The Senate Environment and Public Works Committee will host a hearing today on Cold War nuclear cleanup without any witnesses from the Energy Department office that manages national remediation of that waste.
No one from DOE’s Office of Environmental Management is scheduled to testify at the hearing, according to the witness list on the committee’s website. Representatives of the U.S. Environmental Protection Agency (EPA) and the Army Corps of Engineers will appear, as will officials from two state governments and the Afognak Native Corp. of Anchorage, Alaska, the website says.
A committee aid said DOE was not invited to the hearing.
“We invited EPA – which oversees DOE’s cleanups to make sure they comply with CERCLA,” a committee aide said by email. CERCLA is the Comprehensive Environmental Response, Compensation, and Liability Act: the 1980 federal law that governs so-called EPA Superfund sites contaminated with hazardous waste.

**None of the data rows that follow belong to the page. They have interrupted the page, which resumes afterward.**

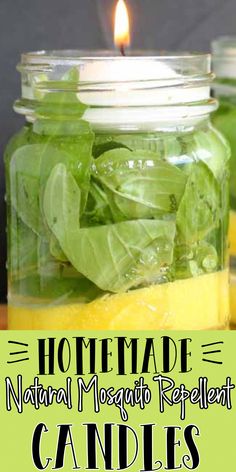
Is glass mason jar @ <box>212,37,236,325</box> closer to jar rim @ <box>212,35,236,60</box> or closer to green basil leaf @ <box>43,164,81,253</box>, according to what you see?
jar rim @ <box>212,35,236,60</box>

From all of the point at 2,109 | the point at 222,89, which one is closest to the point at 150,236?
the point at 222,89

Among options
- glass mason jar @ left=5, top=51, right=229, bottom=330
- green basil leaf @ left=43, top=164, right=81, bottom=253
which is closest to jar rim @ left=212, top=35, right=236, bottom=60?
glass mason jar @ left=5, top=51, right=229, bottom=330

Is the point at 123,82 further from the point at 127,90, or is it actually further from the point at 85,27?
the point at 85,27

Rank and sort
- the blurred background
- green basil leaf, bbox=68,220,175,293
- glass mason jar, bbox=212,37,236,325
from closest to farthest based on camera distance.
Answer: green basil leaf, bbox=68,220,175,293
glass mason jar, bbox=212,37,236,325
the blurred background

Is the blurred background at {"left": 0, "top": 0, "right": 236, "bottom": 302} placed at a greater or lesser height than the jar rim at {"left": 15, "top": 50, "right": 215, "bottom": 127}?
greater

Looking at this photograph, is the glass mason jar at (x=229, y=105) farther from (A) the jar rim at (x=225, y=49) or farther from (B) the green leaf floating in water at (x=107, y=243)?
(B) the green leaf floating in water at (x=107, y=243)

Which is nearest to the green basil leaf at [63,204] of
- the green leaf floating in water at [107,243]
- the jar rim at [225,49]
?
the green leaf floating in water at [107,243]
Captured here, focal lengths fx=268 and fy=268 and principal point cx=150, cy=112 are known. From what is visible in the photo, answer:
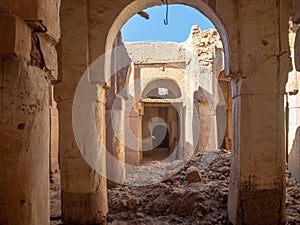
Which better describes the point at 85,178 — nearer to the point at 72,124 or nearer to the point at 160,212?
the point at 72,124

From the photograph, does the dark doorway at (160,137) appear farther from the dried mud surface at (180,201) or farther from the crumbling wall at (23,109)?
the crumbling wall at (23,109)

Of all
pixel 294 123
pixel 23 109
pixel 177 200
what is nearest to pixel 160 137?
pixel 294 123

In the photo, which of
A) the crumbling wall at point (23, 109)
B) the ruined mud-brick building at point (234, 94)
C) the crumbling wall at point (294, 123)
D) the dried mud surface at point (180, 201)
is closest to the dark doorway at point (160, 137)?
the crumbling wall at point (294, 123)

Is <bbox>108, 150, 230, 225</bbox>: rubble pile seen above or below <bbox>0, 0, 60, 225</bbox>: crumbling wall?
below

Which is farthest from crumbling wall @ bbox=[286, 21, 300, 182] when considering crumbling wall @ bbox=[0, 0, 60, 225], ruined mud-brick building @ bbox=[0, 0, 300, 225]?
crumbling wall @ bbox=[0, 0, 60, 225]

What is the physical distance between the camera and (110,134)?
6.18 meters

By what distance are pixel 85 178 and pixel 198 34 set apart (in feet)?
31.5

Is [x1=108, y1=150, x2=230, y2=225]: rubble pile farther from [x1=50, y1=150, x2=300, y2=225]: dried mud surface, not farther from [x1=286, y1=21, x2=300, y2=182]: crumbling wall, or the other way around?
[x1=286, y1=21, x2=300, y2=182]: crumbling wall

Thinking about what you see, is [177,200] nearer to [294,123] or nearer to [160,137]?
[294,123]

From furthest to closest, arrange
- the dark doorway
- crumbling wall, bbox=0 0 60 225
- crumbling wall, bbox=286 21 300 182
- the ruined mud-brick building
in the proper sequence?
the dark doorway, crumbling wall, bbox=286 21 300 182, the ruined mud-brick building, crumbling wall, bbox=0 0 60 225

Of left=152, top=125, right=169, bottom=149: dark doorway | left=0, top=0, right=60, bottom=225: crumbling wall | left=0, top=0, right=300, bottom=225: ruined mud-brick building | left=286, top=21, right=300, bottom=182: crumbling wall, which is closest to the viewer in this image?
left=0, top=0, right=60, bottom=225: crumbling wall

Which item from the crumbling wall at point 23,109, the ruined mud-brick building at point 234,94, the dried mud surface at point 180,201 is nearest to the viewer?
the crumbling wall at point 23,109

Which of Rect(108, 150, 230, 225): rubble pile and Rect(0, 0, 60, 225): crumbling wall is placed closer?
Rect(0, 0, 60, 225): crumbling wall

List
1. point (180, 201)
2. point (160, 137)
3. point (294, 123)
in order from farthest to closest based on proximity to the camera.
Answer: point (160, 137) < point (294, 123) < point (180, 201)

The hearing will stream live on the web at 10 a.m. Eastern time.
DOE’s roughly $6-billion-a-year Office of Environmental Management, established in 1989, manages cleanup of former nuclear weapons sites that manufactured weapons and fissile material for the Pentagon’s arms race with the former Soviet Union. The Trump administration this month recommended increasing the EM budget by about $500 million for fiscal 2018.